Start of SUPPLIED TEXT
Note

This is a community plugin, an external project maintained by its respective author. Community plugins are not part of FiftyOne core and may change independently. Please review each plugin’s documentation and license before use.

ColModernVBert for FiftyOne#

Integration of ColModernVBert as a FiftyOne Zoo Model for fine-grained multimodal document retrieval and zero-shot classification.

Overview#

ColModernVBert is a multi-vector vision-language model built on the ModernVBert architecture that generates ColBERT-style embeddings for both images and text. Unlike single-vector models that compress entire images into a single representation, ColModernVBert produces multiple 128-dimensional vectors per input, enabling fine-grained matching between specific image regions and text tokens.

Key Features#

Multi-Vector Embeddings: Variable-length sequences of 128-dimensional vectors
- Images: ~884 vectors per image
- Text: ~13 vectors per query
MaxSim Scoring: ColBERT-style late interaction for fine-grained matching
Pre-Compressed Vectors: No token pooling required (already 128-dim per vector)
Dual-Mode Operation: Pooled 128-dim for retrieval, full multi-vectors for classification
Zero-Shot Classification: Use text prompts to classify images without training
Document Understanding: Optimized for visual document analysis

Architecture#

Multi-Vector Design#

ColModernVBert uses a multi-vector architecture inspired by ColBERT, where each input (image or text) is represented by multiple vectors rather than a single embedding:

# Image or Text → Processor → Model → (batch, num_vectors, 128)

Benefits of Multi-Vectors:

Fine-grained matching: Match specific image regions to text tokens
Better accuracy: Capture more detailed information than single vectors
Late interaction: Efficient MaxSim scoring at query time

Dual-Mode Operation#

This integration supports two workflows optimized for different use cases:

Mode 1: Retrieval/Similarity Search#

For efficient large-scale search, multi-vectors are pooled to fixed 128-dim embeddings:

Multi-vectors (N, 128) → Final Pooling (mean/max) → 128-dim vector

Use case: Similarity search, embeddings visualization, clustering

Mode 2: Zero-Shot Classification#

For accurate classification, full multi-vectors are used with MaxSim scoring:

Image multi-vectors × Text multi-vectors → MaxSim → Classification scores

Use case: Zero-shot classification, fine-grained document analysis

How MaxSim Works#

MaxSim (Maximum Similarity) is a late interaction scoring mechanism:

For each text vector, find its maximum similarity with any image vector
Sum these maximum similarities across all text vectors
Result: A score that captures fine-grained matches between text and image

This allows the model to match specific keywords to relevant image regions, providing better accuracy than single-vector approaches.

Installation#

Note: This model requires the colpali-engine package which provides the ColModernVBert implementation.
End of SUPPLIED TEXT
GIVEN PROBLEM 1: Pick out each row that contains the word "captured" and copy those rows.
Start of RECORDS TO USE
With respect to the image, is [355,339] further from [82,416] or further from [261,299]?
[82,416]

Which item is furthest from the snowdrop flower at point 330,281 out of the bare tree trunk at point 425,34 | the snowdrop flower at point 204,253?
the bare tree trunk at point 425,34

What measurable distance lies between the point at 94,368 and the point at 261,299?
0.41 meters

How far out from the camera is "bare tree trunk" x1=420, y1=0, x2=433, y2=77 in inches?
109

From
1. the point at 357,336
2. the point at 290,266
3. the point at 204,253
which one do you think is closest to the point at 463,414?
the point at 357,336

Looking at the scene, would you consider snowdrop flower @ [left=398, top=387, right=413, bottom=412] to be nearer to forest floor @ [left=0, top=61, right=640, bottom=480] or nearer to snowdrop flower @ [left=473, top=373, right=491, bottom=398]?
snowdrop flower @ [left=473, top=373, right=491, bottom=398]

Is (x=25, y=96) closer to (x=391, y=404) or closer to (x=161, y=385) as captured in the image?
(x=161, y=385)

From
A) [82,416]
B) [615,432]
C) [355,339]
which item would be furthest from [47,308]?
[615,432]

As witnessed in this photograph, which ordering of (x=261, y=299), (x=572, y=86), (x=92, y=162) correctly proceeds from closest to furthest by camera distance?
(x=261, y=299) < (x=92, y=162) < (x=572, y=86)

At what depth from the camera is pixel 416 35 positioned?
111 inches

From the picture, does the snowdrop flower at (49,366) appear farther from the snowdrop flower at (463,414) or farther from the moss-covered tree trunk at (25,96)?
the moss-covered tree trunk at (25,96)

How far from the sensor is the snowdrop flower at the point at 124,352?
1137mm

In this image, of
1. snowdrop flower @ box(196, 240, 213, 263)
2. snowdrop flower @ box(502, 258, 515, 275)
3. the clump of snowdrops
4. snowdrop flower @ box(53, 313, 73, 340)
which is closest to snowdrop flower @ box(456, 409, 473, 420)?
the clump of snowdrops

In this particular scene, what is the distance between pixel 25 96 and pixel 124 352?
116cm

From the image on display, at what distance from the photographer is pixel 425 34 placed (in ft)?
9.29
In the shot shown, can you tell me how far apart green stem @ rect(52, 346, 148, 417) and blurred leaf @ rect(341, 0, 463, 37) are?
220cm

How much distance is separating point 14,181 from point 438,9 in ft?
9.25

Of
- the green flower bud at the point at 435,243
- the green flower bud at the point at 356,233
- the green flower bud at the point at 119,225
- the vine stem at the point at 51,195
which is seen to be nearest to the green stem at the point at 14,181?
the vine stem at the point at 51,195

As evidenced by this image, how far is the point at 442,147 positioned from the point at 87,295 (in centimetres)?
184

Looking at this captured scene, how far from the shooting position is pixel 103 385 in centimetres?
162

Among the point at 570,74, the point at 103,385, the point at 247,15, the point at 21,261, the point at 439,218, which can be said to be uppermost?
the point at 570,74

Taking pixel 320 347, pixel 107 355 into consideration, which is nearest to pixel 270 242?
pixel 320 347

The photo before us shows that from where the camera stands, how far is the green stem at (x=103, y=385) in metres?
End of RECORDS TO USE
GIVEN PROBLEM 2: Write the next part of the ColModernVBert plugin page, starting after its last line.

TASK RESULT 1:
Is (x=25, y=96) closer to (x=391, y=404) or closer to (x=161, y=385) as captured in the image?
Looking at this captured scene, how far from the shooting position is pixel 103 385 in centimetres?

TASK RESULT 2:
# Install FiftyOne and BiModernVBert dependencies
pip install fiftyone torch transformers pillow
pip install git+https://github.com/illuin-tech/colpali.git@vbert#egg=colpali-engine

Quick Start#

Load Dataset#

import fiftyone as fo
from fiftyone.utils.huggingface import load_from_hub

# Load document dataset from Hugging Face
dataset = load_from_hub(
    "Voxel51/document-haystack-10pages",
    overwrite=True,
    max_samples=250  # Optional: subset for testing
)

Register the Zoo Model#

import fiftyone.zoo as foz

# Register this repository as a remote zoo model source
foz.register_zoo_model_source(
    "https://github.com/harpreetsahota204/colmodernvbert",
    overwrite=True
)

Basic Workflow#

import fiftyone.zoo as foz
import fiftyone.brain as fob

# Load ColModernVBert model
model = foz.load_zoo_model(
    "ModernVBERT/colmodernvbert",
    pooling_strategy="mean"  # or "max"
)

# Compute embeddings for all documents
# Multi-vectors are pooled to 128-dim for storage
dataset.compute_embeddings(
    model=model,
    embeddings_field="colmodernvbert_embeddings"
)

# Check embedding dimensions
print(dataset.first()['colmodernvbert_embeddings'].shape)  # (128,)

# Build similarity index
text_img_index = fob.compute_similarity(
    dataset,
    model="ModernVBERT/colmodernvbert",
    embeddings_field="colmodernvbert_embeddings",
    brain_key="colmodernvbert_sim",
    model_kwargs={"pooling_strategy": "mean"}
)

# Query for specific content
results = text_img_index.sort_by_similarity(
    "invoice from 2024",
    k=10  # Top 10 results
)

# Launch FiftyOne App
session = fo.launch_app(results, auto=False)

Pooling Strategies#

The pooling strategy determines how multi-vectors are compressed to fixed-dimension embeddings for retrieval:

Mean Pooling (Default)#

Averages all vectors to create a holistic representation:

model = foz.load_zoo_model(
    "ModernVBERT/colmodernvbert",
    pooling_strategy="mean"
)

Best for:

General document retrieval
Holistic semantic matching
When overall content matters more than specific details

Max Pooling#

Takes the maximum value across vectors for each dimension:

model = foz.load_zoo_model(
    "ModernVBERT/colmodernvbert",
    pooling_strategy="max"
)

Best for:

Keyword-based search
Finding specific content or phrases
When any matching element is sufficient

Advanced Embedding Workflows#

Embedding Visualization with UMAP#

Create 2D visualizations of your document embeddings:

import fiftyone.brain as fob

# First compute embeddings
dataset.compute_embeddings(
    model=model,
    embeddings_field="colmodernvbert_embeddings"
)

# Create UMAP visualization
results = fob.compute_visualization(
    dataset,
    method="umap",  # Also supports "tsne", "pca"
    brain_key="colmodernvbert_viz",
    embeddings="colmodernvbert_embeddings",
    num_dims=2
)

# Explore in the App
session = fo.launch_app(dataset)

Similarity Search#

Build powerful similarity search:

import fiftyone.brain as fob

results = fob.compute_similarity(
    dataset,
    backend="sklearn",
    brain_key="colmodernvbert_sim",
    embeddings="colmodernvbert_embeddings"
)

# Find similar images
sample_id = dataset.first().id
similar_samples = dataset.sort_by_similarity(
    sample_id,
    brain_key="colmodernvbert_sim",
    k=10
)

# View results
session = fo.launch_app(similar_samples)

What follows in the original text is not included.